Everything was fine for awhile with the family living together until a heated divorce and a devastating fire changed everything.  She had been seen dancing near the railroad tracks on at least one occasion, he recalled.  He added that he would be upstairs and hear his mother yelling at someone downstairs and nobody would be there.

His mom apparently had more than she could handle when she walked the rails ahead of the 51-car freight train that took her life.  Maltez remained in Manteca and the other children are with their dad in Florida.

“Mom always said I just have to persevere and keep going forward,” he noted, adding she worked hard at her job at McDonalds on Yosemite Avenue.  

Maltez said his mother told her children not to worry; things were going to get better.

He added that his mother had a way harder life growing up than her children did.  
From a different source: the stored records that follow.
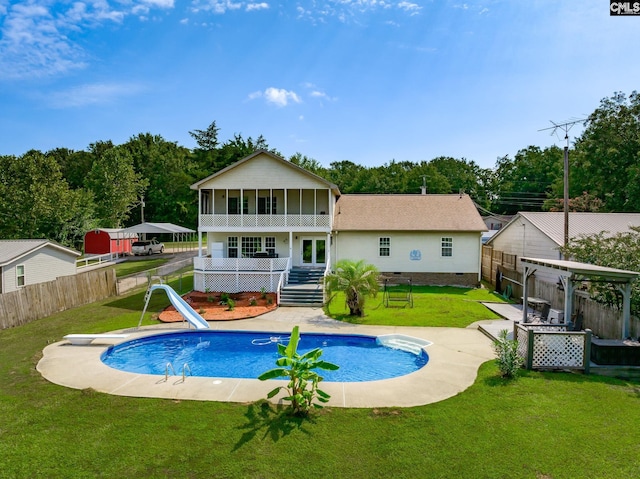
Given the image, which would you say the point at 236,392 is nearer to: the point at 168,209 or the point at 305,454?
the point at 305,454

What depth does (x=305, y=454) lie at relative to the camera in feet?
21.0

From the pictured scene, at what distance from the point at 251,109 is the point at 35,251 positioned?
15221mm

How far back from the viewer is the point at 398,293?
21516 mm

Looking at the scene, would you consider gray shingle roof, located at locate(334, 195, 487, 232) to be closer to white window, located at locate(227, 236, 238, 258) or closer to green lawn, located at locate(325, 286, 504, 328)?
green lawn, located at locate(325, 286, 504, 328)

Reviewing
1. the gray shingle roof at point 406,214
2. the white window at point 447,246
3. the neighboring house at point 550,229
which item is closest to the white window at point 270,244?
the gray shingle roof at point 406,214

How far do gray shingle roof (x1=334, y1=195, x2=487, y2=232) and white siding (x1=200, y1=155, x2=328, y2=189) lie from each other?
13.9 ft

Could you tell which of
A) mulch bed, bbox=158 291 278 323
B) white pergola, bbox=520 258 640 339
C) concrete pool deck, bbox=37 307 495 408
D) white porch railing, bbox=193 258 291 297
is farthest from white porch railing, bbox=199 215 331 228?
white pergola, bbox=520 258 640 339

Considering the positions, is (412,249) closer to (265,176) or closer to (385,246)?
(385,246)

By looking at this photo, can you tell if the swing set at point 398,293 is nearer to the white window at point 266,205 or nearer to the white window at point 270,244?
the white window at point 270,244

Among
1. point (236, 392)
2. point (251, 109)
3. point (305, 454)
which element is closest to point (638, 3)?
point (305, 454)

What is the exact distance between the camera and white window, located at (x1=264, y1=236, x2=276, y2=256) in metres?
25.0

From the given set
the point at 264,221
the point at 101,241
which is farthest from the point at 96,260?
the point at 264,221

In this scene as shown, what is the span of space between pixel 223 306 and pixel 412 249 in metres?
12.8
The East Union grad recalled every Saturday his mother would go to garage sales to buy what she thought she could resell at her own sale weeks later for a profit.  

“I’m going to support you the best I can,” Maltez said his mother would tell him.

“There were times when we had no water and the neighbors would put their hose over the fence,” he said.  “Mom would hold her head up high and say, ‘we can persevere.’  When people ask who I look up to, I’d say my Mom because she is a strong person.  I wanted to be like her.  

“Whenever we passed homeless persons on the street, she would stop and give them $10 or $20 if she had it or just change.  She taught us not to hate anyone.   Now I am going to do what is right and somehow get the money for the funeral and bring the kids back from Florida for her service,” he stressed.

Maltez added that his mom was always there for their sports activities and their education. 

“My Mom always made something out of nothing.” he said. 

But, in the end, she felt everyone was against her.  “Mejo,” she would say. “I want you to be a doctor or a lawyer.”  He said the last thing he told her in a note was to call him, telling her how much he loved her.

“I feel when she passed on that Sunday that she just slipped.  Suicide is the easy way out and Mom always said we needed to tough it out,” Maltez said.

Maltez said he has been working diligently to cut the costs of a funeral as much as he can.  He has worked with P.L. Fry and Son Funeral Home in Manteca where his cost cutting needs have been met.  The quiet Ripon cemetery in the heart of that community will hopefully be the last resting place for his mom.

The 19-year-old has been working at Big League Dreams since March. He’s hoping to find something closer to school in Stockton so he won’t have to commute. 

He credits his girlfriend Jocelin Vargas for being there for him and her constant support through the recent months when there was no food and his facing the traumatic times. 

 “I was too proud to ask for help or food but she has been there for me during the hard times,” he said.